Mendikti: Penyelesaian Kasus Pelecehan Tak Boleh Berhenti di Mediasi

3 hours ago 3

Jakarta -

Menteri Pendidikan Tinggi, Sains, dan Teknologi (Mendiktisaintek) Brian Yuliarto mengatakan pihaknya ikut mengawasi penuntasan kasus pelecehan seksual yang terjadi di sejumlah kampus. Dia menekankan penyelesaian kasus pelecehan tidak boleh berhenti di proses mediasi atau permintaan maaf.

"Kami juga ingin menegaskan bahwa penyelesaian kasus tidak boleh berhenti pada mediasi atau permintaan maaf semata, terutama jika terdapat unsur kekerasan atau pelecehan seksual.," kata Brian saat dihubungi detikcom, Minggu (19/4/2026).

"Setiap laporan harus diproses sesuai aturan, dengan prinsip keberpihakan pada korban, tetapi tetap menjunjung pemeriksaan yang adil dan objektif," sambungnya.

SCROLL TO CONTINUE WITH CONTENT

Brian mengatakan pihak kampus harus berani dalam mengusut tuntas dan terbuka dalam penanganan kasus pelecehan seksual yang terjadi di lingkungan pendidikannya. Brian meminta penanganan kasus pelecehan di kampus tidak menunggu viral terlebih dahulu.

"Kami mengajak seluruh pimpinan perguruan tinggi untuk tidak menunggu kasus menjadi viral baru kemudian bergerak. Pencegahan harus menjadi budaya kampus," tegas Brian.

Menurut Brian, mahasiswa, dosen, tenaga kependidikan, organisasi kemahasiswaan, dan seluruh sivitas akademika harus memiliki kesadaran yang sama bahwa tidak ada ruang bagi kekerasan seksual, pelecehan, perundungan, diskriminasi, maupun segala bentuk tindakan yang merendahkan martabat manusia di perguruan tinggi.

"Kemdiktisaintek akan terus memantau kasus-kasus ini dan memastikan kampus menjalankan kewajibannya. Kampus harus menjadi tempat yang aman bagi semua," katanya.

Brian juga bicara pangkal masalah dari masih maraknya kasus pelecehan di lingkungan kampus.

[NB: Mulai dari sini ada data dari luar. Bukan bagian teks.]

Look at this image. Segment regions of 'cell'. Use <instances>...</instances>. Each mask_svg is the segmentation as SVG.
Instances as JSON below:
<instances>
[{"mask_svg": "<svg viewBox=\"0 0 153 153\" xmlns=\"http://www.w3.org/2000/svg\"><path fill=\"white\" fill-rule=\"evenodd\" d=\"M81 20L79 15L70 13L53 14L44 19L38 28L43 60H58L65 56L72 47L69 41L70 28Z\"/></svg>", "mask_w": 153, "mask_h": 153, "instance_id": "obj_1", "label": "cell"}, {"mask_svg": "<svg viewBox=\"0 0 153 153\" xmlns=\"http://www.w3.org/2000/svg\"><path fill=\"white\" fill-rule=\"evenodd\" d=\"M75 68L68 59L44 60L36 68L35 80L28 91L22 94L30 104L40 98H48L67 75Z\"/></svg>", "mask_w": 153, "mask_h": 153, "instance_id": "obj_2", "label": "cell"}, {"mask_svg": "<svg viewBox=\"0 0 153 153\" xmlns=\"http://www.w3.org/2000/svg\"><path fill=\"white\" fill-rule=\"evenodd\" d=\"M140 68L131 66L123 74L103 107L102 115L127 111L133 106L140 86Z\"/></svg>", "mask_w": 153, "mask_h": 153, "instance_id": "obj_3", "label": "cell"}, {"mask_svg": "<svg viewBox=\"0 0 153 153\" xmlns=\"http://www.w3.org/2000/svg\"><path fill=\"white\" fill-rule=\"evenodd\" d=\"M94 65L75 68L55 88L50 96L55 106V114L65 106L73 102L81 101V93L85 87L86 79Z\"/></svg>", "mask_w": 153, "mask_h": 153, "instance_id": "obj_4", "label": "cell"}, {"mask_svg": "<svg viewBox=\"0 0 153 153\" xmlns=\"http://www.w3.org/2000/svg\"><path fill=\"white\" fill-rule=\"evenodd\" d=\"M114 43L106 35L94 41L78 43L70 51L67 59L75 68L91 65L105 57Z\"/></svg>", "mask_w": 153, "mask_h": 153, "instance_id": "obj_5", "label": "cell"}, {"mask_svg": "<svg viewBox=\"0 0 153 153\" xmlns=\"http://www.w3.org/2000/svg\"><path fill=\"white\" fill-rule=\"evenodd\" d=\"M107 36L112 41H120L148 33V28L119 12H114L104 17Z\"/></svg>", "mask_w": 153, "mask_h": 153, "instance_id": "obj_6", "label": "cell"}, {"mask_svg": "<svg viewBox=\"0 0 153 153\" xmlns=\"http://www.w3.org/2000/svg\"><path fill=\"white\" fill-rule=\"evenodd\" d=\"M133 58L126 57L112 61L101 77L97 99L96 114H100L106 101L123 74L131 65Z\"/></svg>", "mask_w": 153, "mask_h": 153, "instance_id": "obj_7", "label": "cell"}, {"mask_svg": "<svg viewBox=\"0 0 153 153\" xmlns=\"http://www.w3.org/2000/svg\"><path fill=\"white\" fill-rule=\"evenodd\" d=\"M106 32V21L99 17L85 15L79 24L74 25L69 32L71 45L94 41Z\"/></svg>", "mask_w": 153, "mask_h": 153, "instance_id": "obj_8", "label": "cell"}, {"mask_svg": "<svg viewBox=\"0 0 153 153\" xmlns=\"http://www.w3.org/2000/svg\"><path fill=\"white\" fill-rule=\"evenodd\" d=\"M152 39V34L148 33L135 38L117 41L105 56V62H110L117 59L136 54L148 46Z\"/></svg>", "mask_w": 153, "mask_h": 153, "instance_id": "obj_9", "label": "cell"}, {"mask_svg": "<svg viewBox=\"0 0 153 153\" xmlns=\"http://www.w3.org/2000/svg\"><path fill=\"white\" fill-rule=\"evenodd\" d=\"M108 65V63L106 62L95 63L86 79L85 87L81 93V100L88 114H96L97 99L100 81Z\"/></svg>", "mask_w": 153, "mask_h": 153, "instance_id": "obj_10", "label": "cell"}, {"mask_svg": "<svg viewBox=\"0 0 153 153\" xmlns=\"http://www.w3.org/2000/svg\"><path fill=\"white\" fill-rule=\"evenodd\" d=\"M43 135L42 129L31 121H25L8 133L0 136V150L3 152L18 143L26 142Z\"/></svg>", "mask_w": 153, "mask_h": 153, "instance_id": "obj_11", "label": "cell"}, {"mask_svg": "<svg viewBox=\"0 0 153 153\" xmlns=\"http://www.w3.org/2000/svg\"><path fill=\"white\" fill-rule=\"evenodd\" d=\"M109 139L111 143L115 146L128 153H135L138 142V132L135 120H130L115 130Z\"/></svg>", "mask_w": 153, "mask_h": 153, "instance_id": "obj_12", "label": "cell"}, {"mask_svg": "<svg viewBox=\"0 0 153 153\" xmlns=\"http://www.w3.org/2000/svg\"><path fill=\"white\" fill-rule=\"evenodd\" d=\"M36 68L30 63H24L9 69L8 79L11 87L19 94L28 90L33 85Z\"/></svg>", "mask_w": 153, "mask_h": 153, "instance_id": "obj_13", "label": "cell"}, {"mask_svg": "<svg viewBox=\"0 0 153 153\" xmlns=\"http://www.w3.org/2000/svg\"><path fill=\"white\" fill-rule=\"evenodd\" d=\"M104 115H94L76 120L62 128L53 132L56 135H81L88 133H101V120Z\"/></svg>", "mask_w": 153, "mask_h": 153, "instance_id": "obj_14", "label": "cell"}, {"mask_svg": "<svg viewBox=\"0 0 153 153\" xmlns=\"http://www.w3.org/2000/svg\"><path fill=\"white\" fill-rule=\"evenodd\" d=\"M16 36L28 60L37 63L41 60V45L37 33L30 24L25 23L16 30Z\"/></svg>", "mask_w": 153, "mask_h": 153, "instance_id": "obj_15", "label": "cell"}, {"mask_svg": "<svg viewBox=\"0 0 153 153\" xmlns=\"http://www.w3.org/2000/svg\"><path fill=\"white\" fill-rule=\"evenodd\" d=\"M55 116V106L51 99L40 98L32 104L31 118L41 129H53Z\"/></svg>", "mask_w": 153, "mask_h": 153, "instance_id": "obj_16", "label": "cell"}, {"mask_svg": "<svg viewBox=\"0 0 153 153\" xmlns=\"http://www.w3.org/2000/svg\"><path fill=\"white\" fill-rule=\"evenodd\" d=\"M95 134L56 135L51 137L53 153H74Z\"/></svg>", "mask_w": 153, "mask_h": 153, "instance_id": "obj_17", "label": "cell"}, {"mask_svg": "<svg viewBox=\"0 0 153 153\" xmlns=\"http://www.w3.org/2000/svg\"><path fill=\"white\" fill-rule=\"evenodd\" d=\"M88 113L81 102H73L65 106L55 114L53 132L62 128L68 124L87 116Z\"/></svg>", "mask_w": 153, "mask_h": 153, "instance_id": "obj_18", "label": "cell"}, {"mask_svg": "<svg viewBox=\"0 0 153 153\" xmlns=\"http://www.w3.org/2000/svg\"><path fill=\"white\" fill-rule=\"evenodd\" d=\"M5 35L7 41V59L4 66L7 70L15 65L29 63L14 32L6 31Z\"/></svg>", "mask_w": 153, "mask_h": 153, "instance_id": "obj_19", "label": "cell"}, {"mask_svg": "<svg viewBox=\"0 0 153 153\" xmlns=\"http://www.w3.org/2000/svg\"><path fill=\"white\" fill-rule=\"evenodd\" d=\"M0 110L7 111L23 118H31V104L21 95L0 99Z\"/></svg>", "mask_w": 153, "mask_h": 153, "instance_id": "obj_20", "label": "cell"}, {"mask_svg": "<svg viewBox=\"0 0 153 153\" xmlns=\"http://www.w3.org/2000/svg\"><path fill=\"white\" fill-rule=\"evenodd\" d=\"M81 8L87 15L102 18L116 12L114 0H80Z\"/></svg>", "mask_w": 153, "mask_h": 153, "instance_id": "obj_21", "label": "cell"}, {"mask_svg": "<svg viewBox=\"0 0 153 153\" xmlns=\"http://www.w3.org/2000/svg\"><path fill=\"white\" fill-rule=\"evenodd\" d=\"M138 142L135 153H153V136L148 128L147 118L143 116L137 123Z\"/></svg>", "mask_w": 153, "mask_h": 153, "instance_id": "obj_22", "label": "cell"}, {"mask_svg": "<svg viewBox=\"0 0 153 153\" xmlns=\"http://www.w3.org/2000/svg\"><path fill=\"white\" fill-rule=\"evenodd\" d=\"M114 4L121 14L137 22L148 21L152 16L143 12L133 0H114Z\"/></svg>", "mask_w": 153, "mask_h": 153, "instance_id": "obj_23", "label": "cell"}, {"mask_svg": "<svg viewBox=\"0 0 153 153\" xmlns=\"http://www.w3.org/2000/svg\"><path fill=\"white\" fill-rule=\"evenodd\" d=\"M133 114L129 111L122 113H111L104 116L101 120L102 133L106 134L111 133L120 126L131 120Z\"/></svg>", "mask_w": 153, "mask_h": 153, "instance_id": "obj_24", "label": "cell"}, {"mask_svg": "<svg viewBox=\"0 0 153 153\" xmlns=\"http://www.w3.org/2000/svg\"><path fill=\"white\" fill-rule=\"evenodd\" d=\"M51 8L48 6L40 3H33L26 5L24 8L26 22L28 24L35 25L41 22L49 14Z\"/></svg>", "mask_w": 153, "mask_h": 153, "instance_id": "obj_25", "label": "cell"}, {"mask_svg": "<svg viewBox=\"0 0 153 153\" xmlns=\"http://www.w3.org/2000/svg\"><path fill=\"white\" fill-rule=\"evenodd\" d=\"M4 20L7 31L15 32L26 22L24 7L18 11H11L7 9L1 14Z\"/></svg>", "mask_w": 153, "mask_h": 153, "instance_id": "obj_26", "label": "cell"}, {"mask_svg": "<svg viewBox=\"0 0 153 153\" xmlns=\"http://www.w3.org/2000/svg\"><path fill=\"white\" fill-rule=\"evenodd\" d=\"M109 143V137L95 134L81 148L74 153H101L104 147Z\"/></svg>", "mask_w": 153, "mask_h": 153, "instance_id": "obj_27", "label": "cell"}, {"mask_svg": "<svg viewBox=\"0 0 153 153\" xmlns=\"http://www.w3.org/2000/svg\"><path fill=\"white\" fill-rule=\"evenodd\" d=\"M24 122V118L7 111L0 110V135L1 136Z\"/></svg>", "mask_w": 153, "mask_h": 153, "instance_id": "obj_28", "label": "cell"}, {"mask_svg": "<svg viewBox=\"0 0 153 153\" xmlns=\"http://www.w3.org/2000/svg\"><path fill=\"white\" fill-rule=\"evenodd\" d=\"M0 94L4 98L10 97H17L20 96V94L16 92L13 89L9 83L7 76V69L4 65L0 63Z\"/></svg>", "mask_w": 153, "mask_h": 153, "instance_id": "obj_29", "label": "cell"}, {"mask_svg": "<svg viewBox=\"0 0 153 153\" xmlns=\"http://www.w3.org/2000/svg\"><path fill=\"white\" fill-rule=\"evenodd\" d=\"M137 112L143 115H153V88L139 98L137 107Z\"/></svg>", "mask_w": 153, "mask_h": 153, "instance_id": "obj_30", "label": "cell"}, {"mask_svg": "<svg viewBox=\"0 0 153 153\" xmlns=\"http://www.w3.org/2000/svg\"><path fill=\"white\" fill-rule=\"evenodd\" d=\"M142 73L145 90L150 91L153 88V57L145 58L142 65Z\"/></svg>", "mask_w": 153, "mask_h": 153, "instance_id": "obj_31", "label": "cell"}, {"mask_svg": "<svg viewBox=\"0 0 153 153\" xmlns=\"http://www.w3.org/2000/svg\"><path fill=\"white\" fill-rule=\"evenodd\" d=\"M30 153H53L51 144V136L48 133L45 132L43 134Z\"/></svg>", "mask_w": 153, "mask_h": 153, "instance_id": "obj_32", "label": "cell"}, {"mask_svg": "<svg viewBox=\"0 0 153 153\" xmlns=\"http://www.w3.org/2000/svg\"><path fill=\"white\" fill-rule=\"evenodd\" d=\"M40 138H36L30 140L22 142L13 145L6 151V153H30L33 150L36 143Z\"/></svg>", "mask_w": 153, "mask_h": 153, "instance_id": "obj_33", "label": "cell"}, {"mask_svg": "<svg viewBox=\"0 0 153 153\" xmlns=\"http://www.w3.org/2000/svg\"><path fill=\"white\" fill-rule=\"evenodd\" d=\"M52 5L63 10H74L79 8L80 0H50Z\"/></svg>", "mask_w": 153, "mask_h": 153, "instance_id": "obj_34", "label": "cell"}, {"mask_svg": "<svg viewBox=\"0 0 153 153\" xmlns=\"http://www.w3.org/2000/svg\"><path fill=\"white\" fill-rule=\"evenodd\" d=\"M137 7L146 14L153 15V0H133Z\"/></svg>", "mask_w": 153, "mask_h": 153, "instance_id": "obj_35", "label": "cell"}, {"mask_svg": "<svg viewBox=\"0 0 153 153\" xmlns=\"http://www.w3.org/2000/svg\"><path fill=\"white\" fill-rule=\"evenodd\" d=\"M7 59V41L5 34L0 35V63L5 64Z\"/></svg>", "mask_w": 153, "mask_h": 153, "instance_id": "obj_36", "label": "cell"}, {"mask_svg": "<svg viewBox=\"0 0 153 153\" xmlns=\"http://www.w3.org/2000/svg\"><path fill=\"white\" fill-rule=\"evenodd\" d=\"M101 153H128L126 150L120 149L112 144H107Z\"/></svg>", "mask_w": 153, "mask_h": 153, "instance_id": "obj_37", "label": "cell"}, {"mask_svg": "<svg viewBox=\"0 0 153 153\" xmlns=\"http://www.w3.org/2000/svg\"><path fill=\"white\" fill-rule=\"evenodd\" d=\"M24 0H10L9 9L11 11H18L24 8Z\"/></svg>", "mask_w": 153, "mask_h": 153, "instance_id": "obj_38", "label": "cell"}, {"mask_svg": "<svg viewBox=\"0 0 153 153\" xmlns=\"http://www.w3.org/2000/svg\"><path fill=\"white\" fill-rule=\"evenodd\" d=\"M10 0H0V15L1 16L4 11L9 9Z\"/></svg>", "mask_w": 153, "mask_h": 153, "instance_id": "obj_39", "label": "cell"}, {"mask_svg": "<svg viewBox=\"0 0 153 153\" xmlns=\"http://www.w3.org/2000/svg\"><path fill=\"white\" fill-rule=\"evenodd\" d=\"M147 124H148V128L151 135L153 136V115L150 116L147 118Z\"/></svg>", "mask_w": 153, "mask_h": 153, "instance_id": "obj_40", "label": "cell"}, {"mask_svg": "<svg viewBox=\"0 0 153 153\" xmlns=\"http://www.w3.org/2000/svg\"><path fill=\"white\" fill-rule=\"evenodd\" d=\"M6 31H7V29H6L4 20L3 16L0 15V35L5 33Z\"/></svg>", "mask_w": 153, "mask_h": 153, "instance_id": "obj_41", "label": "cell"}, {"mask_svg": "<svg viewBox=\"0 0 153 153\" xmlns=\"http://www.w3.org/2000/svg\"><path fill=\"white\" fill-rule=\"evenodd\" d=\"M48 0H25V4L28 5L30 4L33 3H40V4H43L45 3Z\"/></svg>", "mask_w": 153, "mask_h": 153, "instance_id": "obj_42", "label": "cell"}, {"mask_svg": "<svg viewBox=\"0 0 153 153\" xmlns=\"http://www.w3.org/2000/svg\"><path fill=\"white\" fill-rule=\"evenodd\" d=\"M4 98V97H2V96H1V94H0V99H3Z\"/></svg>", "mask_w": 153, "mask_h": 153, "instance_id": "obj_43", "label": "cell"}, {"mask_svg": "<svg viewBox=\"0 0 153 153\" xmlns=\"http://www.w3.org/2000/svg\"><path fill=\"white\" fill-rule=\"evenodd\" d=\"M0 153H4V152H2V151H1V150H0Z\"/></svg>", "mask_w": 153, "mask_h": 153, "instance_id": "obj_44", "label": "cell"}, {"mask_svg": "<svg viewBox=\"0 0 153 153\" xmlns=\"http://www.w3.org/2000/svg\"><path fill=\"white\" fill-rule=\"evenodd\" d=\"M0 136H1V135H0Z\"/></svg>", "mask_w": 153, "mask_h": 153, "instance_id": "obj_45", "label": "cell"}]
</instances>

Dia mengatakan persoalan itu terdiri dari banyak faktor mulai dari budaya permisif terhdap candaan atau perilaku yang merendahkan martabat orang lain hingga persoalan relasi kuasa antara dosen dan mahasiswa atau mahasiswa senior dan junior.

Dia mengatakan Kemdiktisaintek akan terus memperkuat evaluasi terhadap pelaksanaan pencegahan dan penanganan kekerasan di perguruan tinggi. Brian menjamin pihaknya akan mendorong penguatan Satgas PPKPT di setiap kampus.

"Memastikan kanal pelaporan berjalan aman dan dapat dipercaya, serta meminta perguruan tinggi melakukan edukasi yang lebih serius mengenai etika pergaulan, relasi kuasa, consent, keamanan ruang digital, dan perlindungan korban. Justru kami memandang tindakan tegas tanpa toleransi akan membangun kondisi mendukung terjadinya pencegahan terhadap berbagai tindakan kekerasan tersebut," jelas Brian.

Seperti diketahui, dalam bulan ini ada empat kasus pelecehan seksual di kampus yang muncul di publik. Dua kasus berupa grup chat mesum yang berada di Fakultas Hukum Universitas Indonesia dan Institut Pertanian Bogor (IPB).

Dua kasus lainnya berupa kasus pelecehan seksual yang dilakukan guru besar Universitas Padjajaran terhadap mahasisiwi asing, serta kasus pelecehan seksual yang dilakukan dosen di Universitas Budi Luhur terhadap mahasisiwi.

Brian mengatakan, Kemendikti Saintek telah berkoordinasi dengan para Rektor kampus terkait. Dia mendorong kampus untuk menuntaskan kasus pelecehan yang terjadi di lingkungannya secara cepat dan transparan.

"Terkait beberapa kasus yang disebutkan, Kementerian Pendidikan Tinggi, Sains, dan Teknologi telah berkoordinasi dengan para Rektor perguruan tinggi terkait. Kami mendorong agar setiap kampus menangani laporan secara cepat, transparan, objektif, serta memastikan perlindungan dan pendampingan bagi korban," pungkas Brian.